Much in music had changed over the previous few years. Bob Dylan could now look around to see a world of rock megatours, chartered 747’s, mega-platinum artists, rockers on the cover of world news magazines and more. Dylan, who first left Minnesota at a time when rock and roll was still a forbidden entity, was about to venture back at a time when it had become the biggest business.
In 1974 he reunited with The Band and began recording a batch of new songs in Los Angeles. First titled Ceremonies of the Horseman and later re-titled Planet Waves, the album (and the first single, On A Night Like This) set the tone for a high-spirited return. Dylan’s first coast-to-coast US tour was announced. The seats sold out in hours but the event brought on board a number of new questions. What would Dylan be like? Could he match the intensity of his early days in huge arenas? Would he mean as much?
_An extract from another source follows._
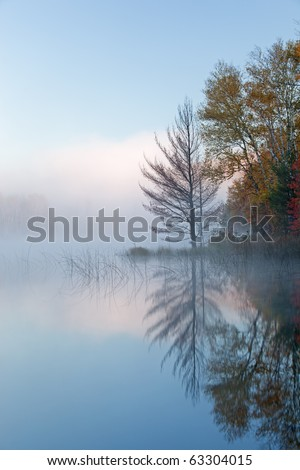 Autumn landscape at dawn of Council Lake in fog, Michigan's Upper Peninsula, USA - stock photo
The questions were dispensed with in short order. Dylan appeared at full strength, with an adrenalin charged voice and powerful backing from The Band. The concerts were cheered like victory parties. Remembers Robbie Robertson, “We were hoping to do an extremely different kind of show. But we rehearsed and eventually settled on a show that wasn’t dissimilar from our last tours (in ‘65-’66). But this time when we played, everybody loved us. I don’t know if we needed it but it was a kind of a relief.”
All the while, Dylan had some problems with myth-making proportions of the tour. “I think I was just playing a role on that tour,” he said. “I was playing Bob Dylan and the Band was playing The Band. It was all sort of mindless. The people that came out to see us came mostly to see what they missed the first time around. It was just more of a ‘legendary’ kind of thing.
They’ve heard about it, they’d bought the records, whatever, but what they saw didn’t give any clue to what was. What got it to that level wasn’t what they saw. What they saw you could compare to early Elvis and later Elvis, really. Because it wasn’t quite the same, when we needed that acceptance it wasn’t there. By this time it didn’t matter. Time had proven them all wrong. We were cleaning up but it was an emotionless trip.”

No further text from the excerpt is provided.